The EPA has launched a voluntary drift reduction technology (DRT) program to encourage the use of safer pesticide spray products to reduce exposure and pesticide movement while saving farmers money in pesticide loss.
One to 10 percent of agricultural pesticide sprays drift or move from the intended target crop, the agency says. Every year about 70 million pounds of pesticides valued up to $640 million are lost to pesticide drift. And, state agencies use substantial resources each year investigating drift complaints. Farmers have long been concerned about reducing pesticide product loss during and after application to crops and minimizing drift to neighbors.

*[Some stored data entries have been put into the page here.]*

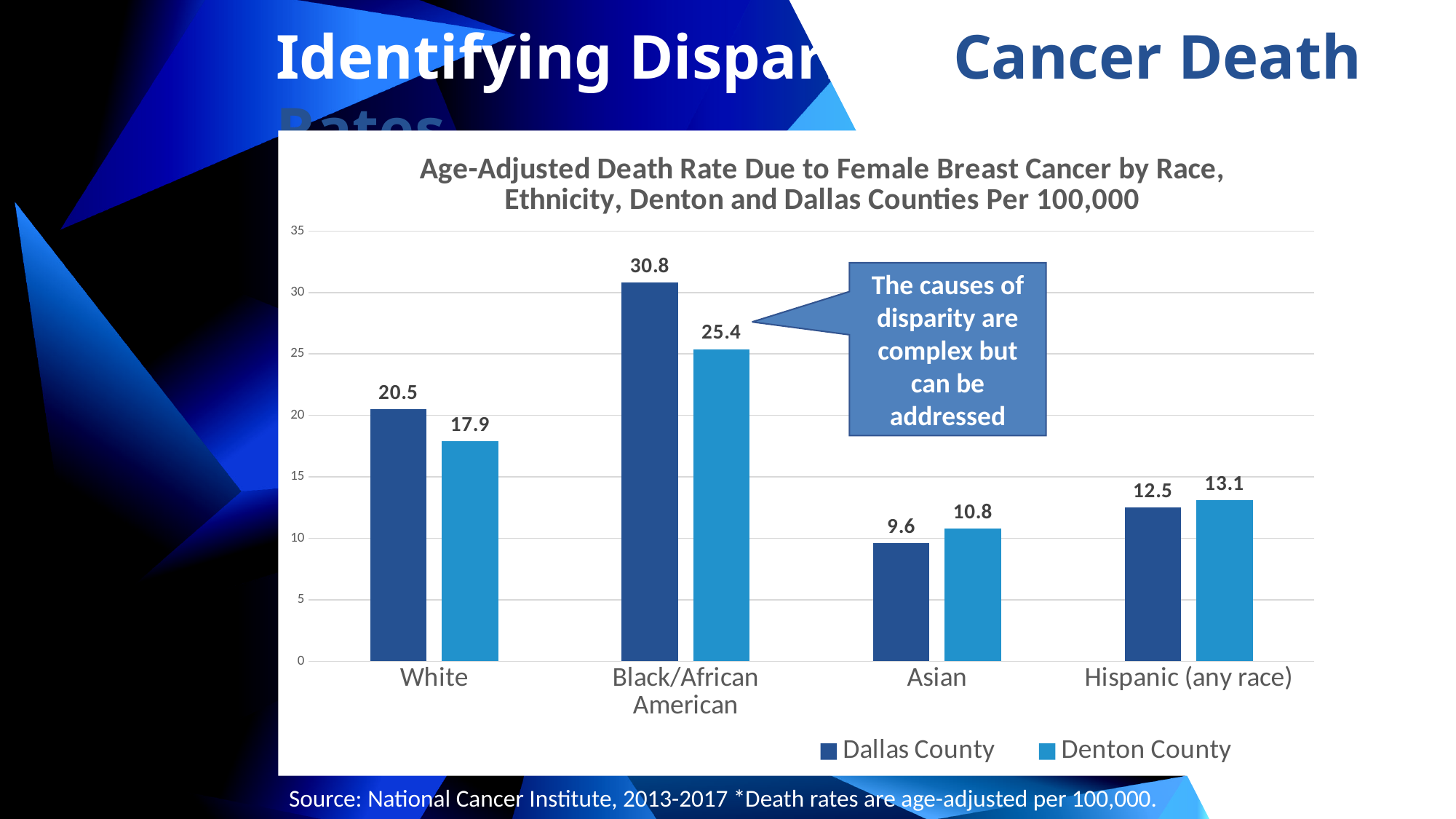
What is the Dallas County death rate for Black/African American? 30.8 How many race/ethnicity categories are shown on the x axis? 4 For Asian, which county has the higher death rate, Dallas County or Denton County? Denton County What is the Denton County death rate for White? 17.9 What does the callout box on the chart say? The causes of disparity are complex but can be addressed What kind of chart is shown on the slide? Bar chart How many series does the legend list? 2 What is the difference between the Dallas County and Denton County rates for White? 2.6 What is the Denton County value for Hispanic (any race)? 13.1 Which race/ethnicity category has the lowest Denton County death rate? Asian What is the difference between the Dallas County and Denton County rates for Black/African American? 5.4 Which race/ethnicity category has the highest Dallas County death rate? Black/African American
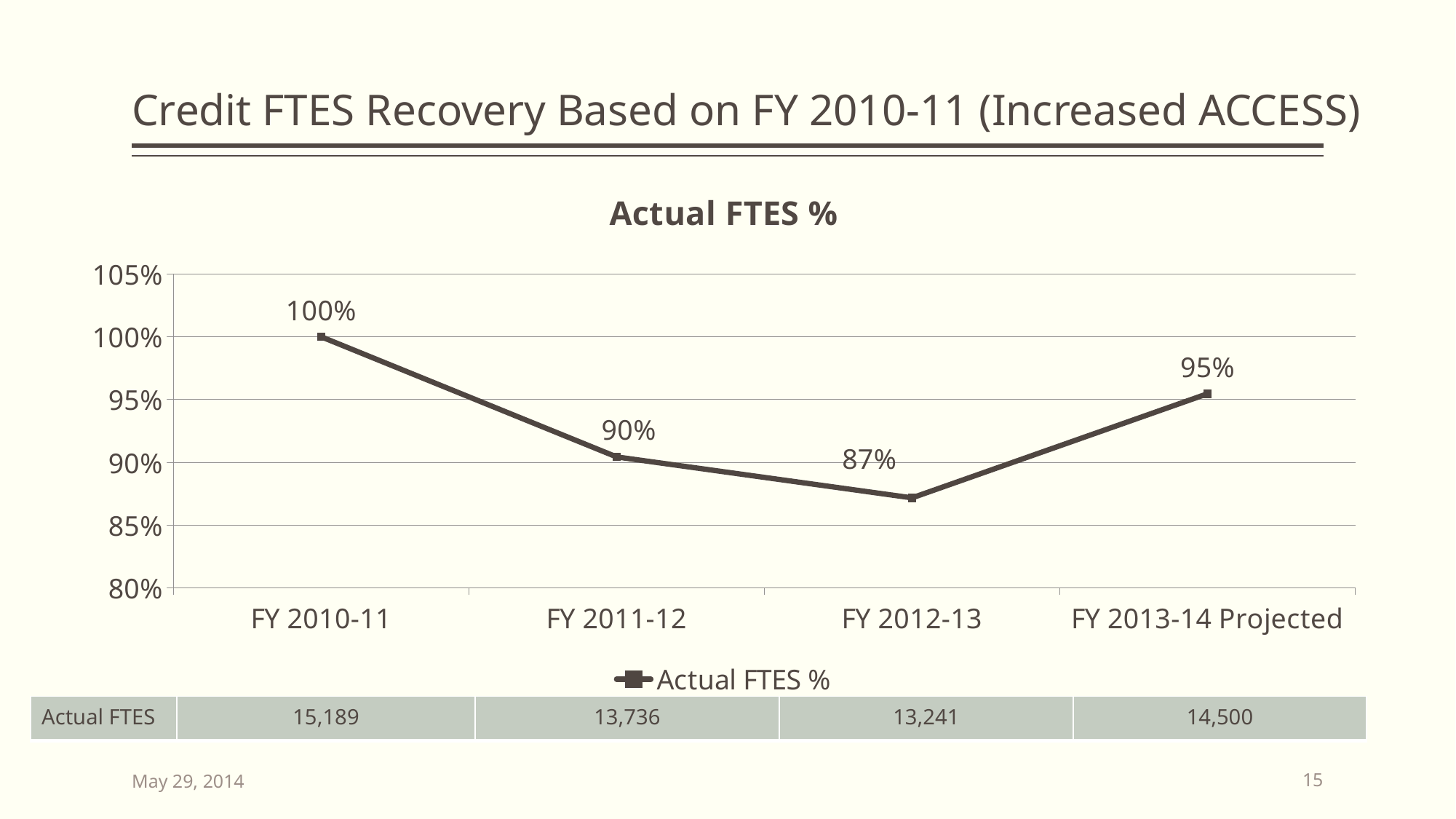
What is the Actual FTES % for FY 2012-13? 87% What is the difference in Actual FTES % between FY 2010-11 and FY 2012-13? 13% Which fiscal year has the lowest Actual FTES %? FY 2012-13 How many series does the legend list? 1 Which fiscal year has the highest Actual FTES %? FY 2010-11 Which is larger, the Actual FTES % for FY 2011-12 or for FY 2013-14 Projected? FY 2013-14 Projected What kind of chart is shown on the slide? Line chart What is the Actual FTES % for FY 2013-14 Projected? 95% Does the Actual FTES % rise or fall from FY 2010-11 to FY 2012-13? Fall What is the Actual FTES % for FY 2010-11? 100% What is the title of the chart? Actual FTES % How many fiscal years are plotted on the chart? 4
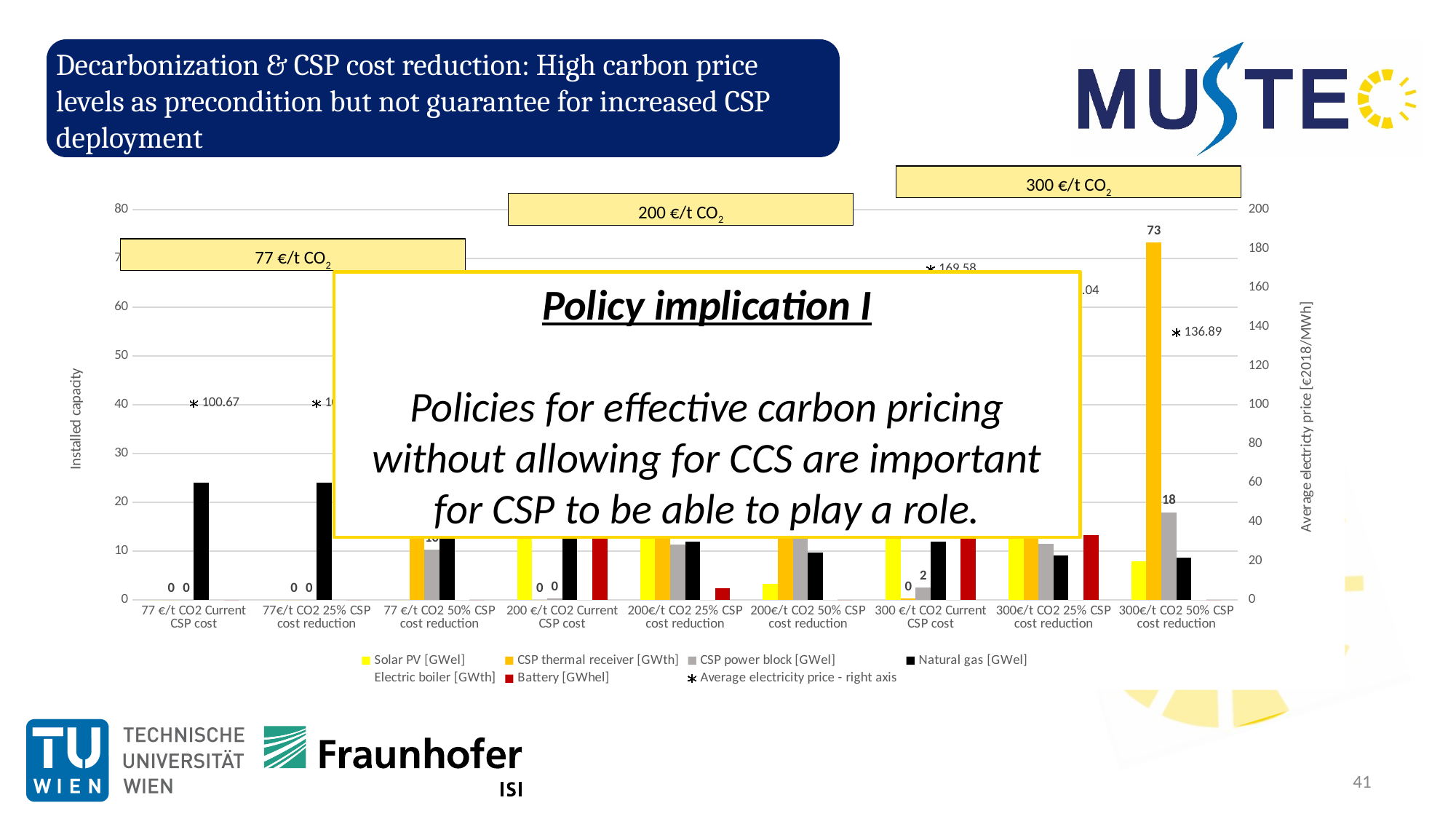
Is the Natural gas [GWel] value for '77 €/t CO2 Current CSP cost' greater or less than 20? greater How many series does the chart legend list? 7 What is the average electricity price shown for the category '300€/t CO2 50% CSP cost reduction'? 136.89 What is the average electricity price shown for the category '77 €/t CO2 Current CSP cost'? 100.67 What is the value of CSP power block [GWel] for the category '300€/t CO2 50% CSP cost reduction'? 18 Which is larger: the average electricity price for '300 €/t CO2 Current CSP cost' (169.58) or for '300€/t CO2 50% CSP cost reduction' (136.89)? 300 €/t CO2 Current CSP cost What is the label of the right-hand vertical axis of the chart? Average electricity price [€2018/MWh] Which category has the tallest bar in the chart? 300€/t CO2 50% CSP cost reduction What is the value of CSP thermal receiver [GWth] for the category '300€/t CO2 50% CSP cost reduction'? 73 How many categories are shown on the x axis of the chart? 9 What kind of chart is shown on the slide? bar chart What is the difference between the CSP thermal receiver value (73) and the CSP power block value (18) in the category '300€/t CO2 50% CSP cost reduction'? 55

DRT is a voluntary program that encourages manufacturers to test their technologies (such as nozzles, spray shields and drift reduction chemicals) for drift reduction potential. The EPA encourages pesticide manufacturers to label their products for use with DRT technologies. The four DRT ratings represented by one, two, three or four stars are awarded for technologies that demonstrate at least 25 percent reduction in potential spray drift compared to the standard.
Spray technology manufacturers interested in participating in the EPA’s DRT program may now submit data verifying their technology reduces pesticide movement. The agency will evaluate each data submission and, if appropriate, assign a drift-reduction star rating to the product based on its ability to reduce spray drift. The EPA will post these ratings.
A pesticide manufacturer can choose to label a product for use with a DRT of a particular rating after receiving approval from the EPA.
Over time, the program will move the agricultural sector toward the widespread use of low-drift technologies. Drift-reduction ratings could appear on pesticide labels as early as fall 2015.
Earlier this month Whole Foods launched a rating system for fresh fruits, vegetables and flowers that assesses growing practices that impact human health and the environment including pesticide use.